§ Problem to solve
Transcribe only what runs from the line containing "Cratères Theophilus, Cyrillus" through the end of the listing, line for line and exactly, and omit the pictures.

§ Collected data
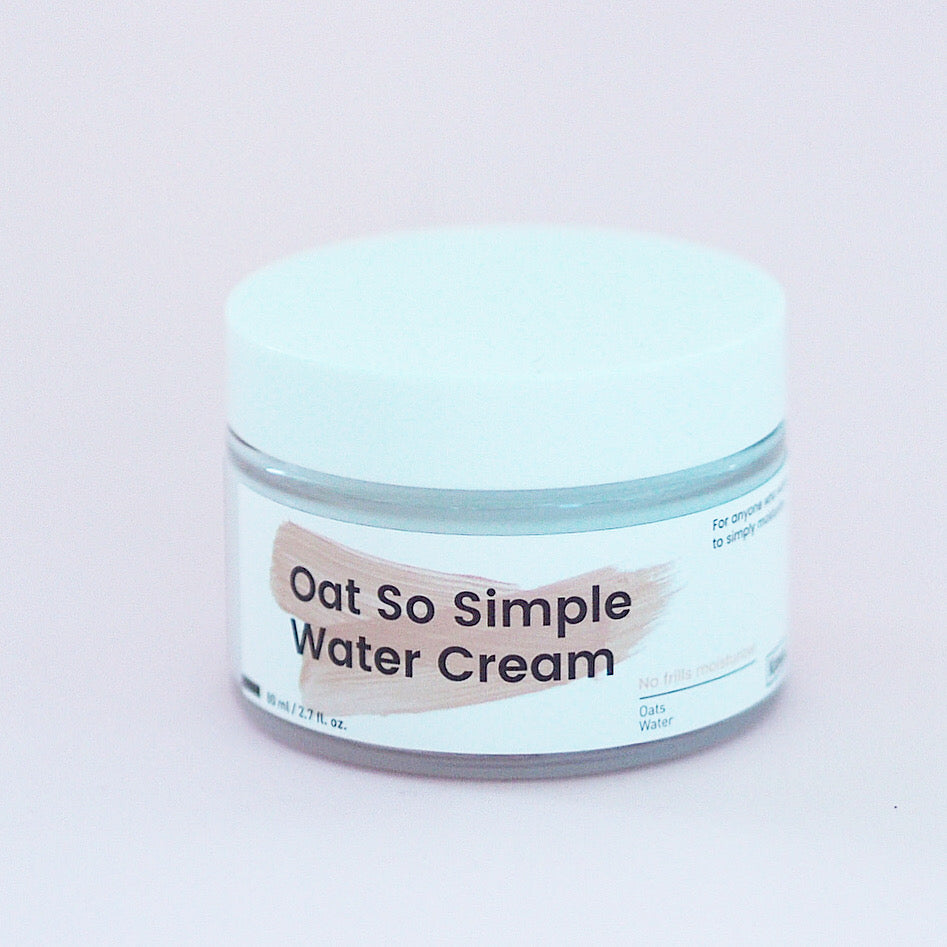 Oat So Simple Water Cream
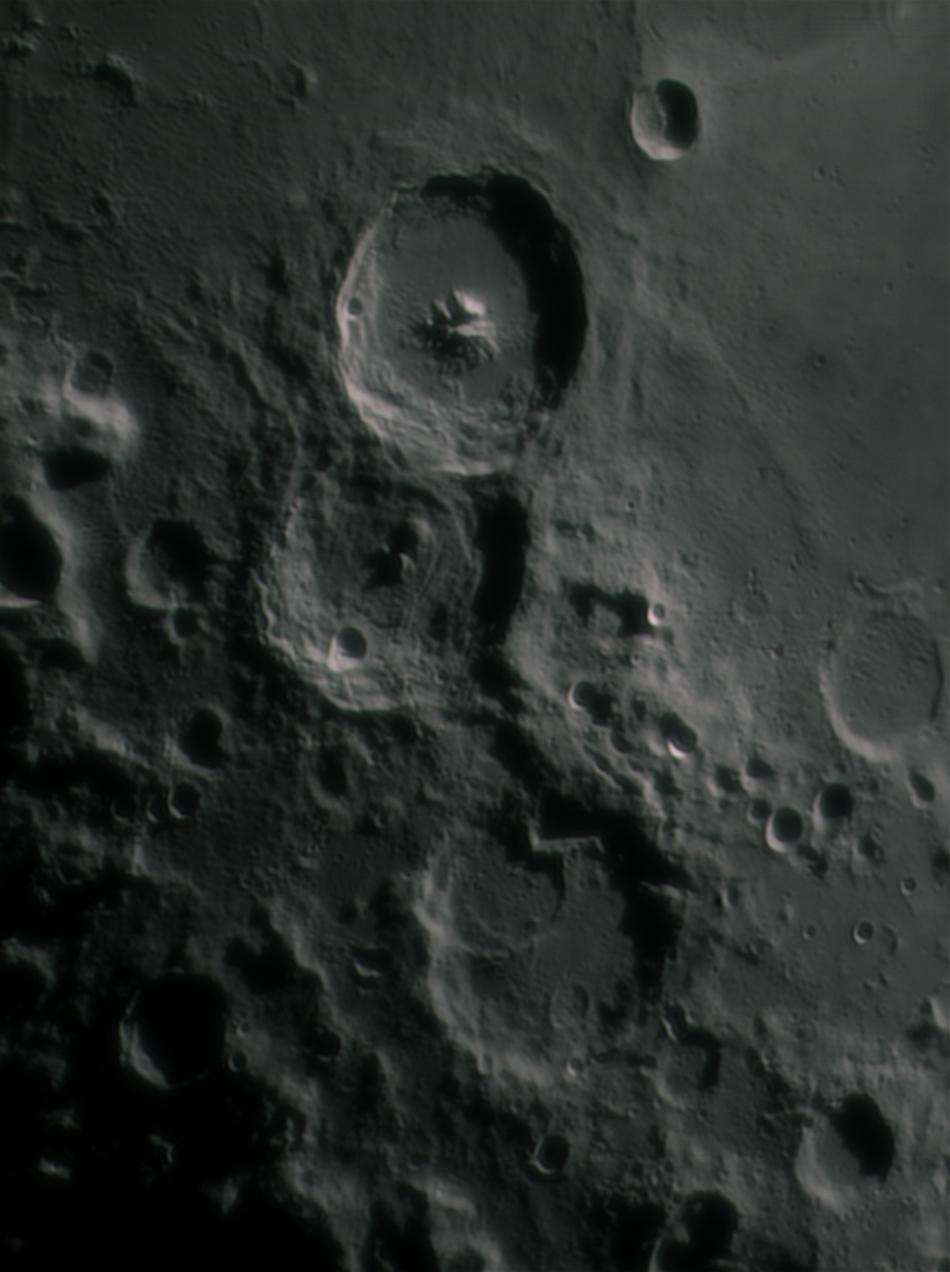 Cratères Theophilus, Cyrillus et Catharina le 14 mars 2016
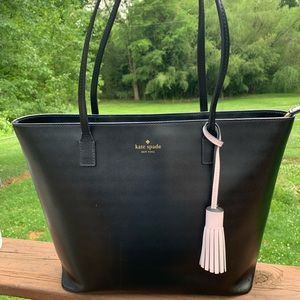 Kate Spade Wright Place Karla Purse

§ Your solution
 Cratères Theophilus, Cyrillus et Catharina le 14 mars 2016
 Kate Spade Wright Place Karla Purse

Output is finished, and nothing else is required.